RDC : justice à double vitesse, démocratie en danger
Par Corinne Ontande | Actungolo.com | +243 834 344 477
En République Démocratique du Congo, la question n’est plus seulement politique. Elle est désormais juridique, constitutionnelle et profondément morale.
La Constitution est sans équivoque : tous les citoyens sont égaux devant la loi. Elle garantit également la liberté d’expression, le droit à un procès équitable ainsi que la protection contre les détentions arbitraires. Or, les faits récents témoignent d’une rupture préoccupante avec ces principes fondamentaux.
UNE VIOLATION MANIFESTE DES DROITS FONDAMENTAUX
Papy Mawesi, cadre du parti Ensemble pour la République, a exprimé une opinion politique en déchirant un accord international, dit « accord de Washington ». Un acte contestataire, certes, mais qui s’inscrit dans le champ du débat démocratique.
La réaction des services de sécurité soulève toutefois de graves préoccupations juridiques : enlèvement présumé, détention prolongée sans transparence, absence d’accès public à une procédure régulière, puis transfert tardif — près de cinq mois après — à la prison centrale de Prison centrale de Makala.

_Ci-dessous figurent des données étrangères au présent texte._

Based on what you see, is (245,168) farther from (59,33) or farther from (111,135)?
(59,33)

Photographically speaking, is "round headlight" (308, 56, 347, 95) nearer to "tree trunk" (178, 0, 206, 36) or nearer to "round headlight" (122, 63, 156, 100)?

Une telle démarche s’apparente à une détention arbitraire, en violation des droits de la défense et des principes de l’État de droit. Elle ravive, par ailleurs, le souvenir de pratiques associées à des périodes sombres de l’histoire politique congolaise.
UNE IMPUNITÉ PERÇUE COMME INSTITUTIONNALISÉE
À l’inverse, Papy Muya, cadre de l’Union pour la démocratie et le progrès social (UDPS), a publiquement posé un acte interprété par certains comme une atteinte symbolique à la Constitution.
Dans un système juridique cohérent, un tel comportement aurait dû entraîner une réaction du ministère public : ouverture d’enquête, examen des faits et, le cas échéant, poursuites judiciaires.
Or, aucun signal fort n’a été observé en ce sens. Ce silence des institutions alimente une perception d’inaction, voire de tolérance.
LE SPECTRE DU « DEUX POIDS, DEUX MESURES »
La comparaison entre ces deux situations met en lumière une dérive préoccupante : celle d’une justice perçue comme sélective.
D’un côté, un acteur politique issu de l’opposition ferait face à une répression rigoureuse ; de l’autre, un membre supposé proche du pouvoir évoluerait sans contrainte judiciaire apparente. Une telle asymétrie nourrit un sentiment d’injustice et fragilise la confiance des citoyens envers les institutions.
Or, une justice qui semble appliquer la loi de manière différenciée s’expose à être perçue comme un instrument politique, au détriment de sa mission fondamentale.
LE PRINCIPE D’ÉGALITÉ EN QUESTION
Faut-il le rappeler : en République démocratique du Congo, la loi est censée être générale, impersonnelle et applicable à tous, sans distinction.
Les situations évoquées interrogent directement ce principe. Elles semblent conforter une perception largement répandue selon laquelle la rigueur de la loi s’appliquerait davantage à certains qu’à d’autres.
Sommes-nous face à une justice à géométrie variable ? Si tel est le cas, cela constituerait une remise en cause grave du principe d’égalité, socle de tout État de droit.
UNE DÉRIVE VERS L’ARBITRAIRE
Lorsque la justice perd son indépendance, devient sélective ou apparaît influencée par des considérations politiques, elle perd sa légitimité.
L’État bascule alors d’un régime de droit vers un régime d’arbitraire, où la loi cesse d’être une norme commune pour devenir un instrument de contrôle.
APPEL À LA RESPONSABILITÉ DES INSTITUTIONS
Une justice qui protège certains et en réprime d’autres ne peut durablement garantir la stabilité. Elle devient au contraire un facteur de tensions, fragilise la cohésion nationale et entame la crédibilité de l’État.
Il est dès lors impératif que le pouvoir judiciaire se ressaisisse, que les services de sécurité respectent strictement la légalité et que les procédures soient menées avec transparence et impartialité.
Car l’enjeu dépasse les cas individuels évoqués : c’est la solidité même de l’État de droit qui est mise à l’épreuve.
POUR UNE JUSTICE ÉQUITABLE
En définitive, la justice ne doit pas être un instrument au service du pouvoir politique, mais un véritable contre-pouvoir.
Le peuple congolais mérite une justice qui protège, et non une justice qui choisit son camp. Car sans justice équitable, il ne peut y avoir ni État de droit, ni paix durable, ni avenir démocratique.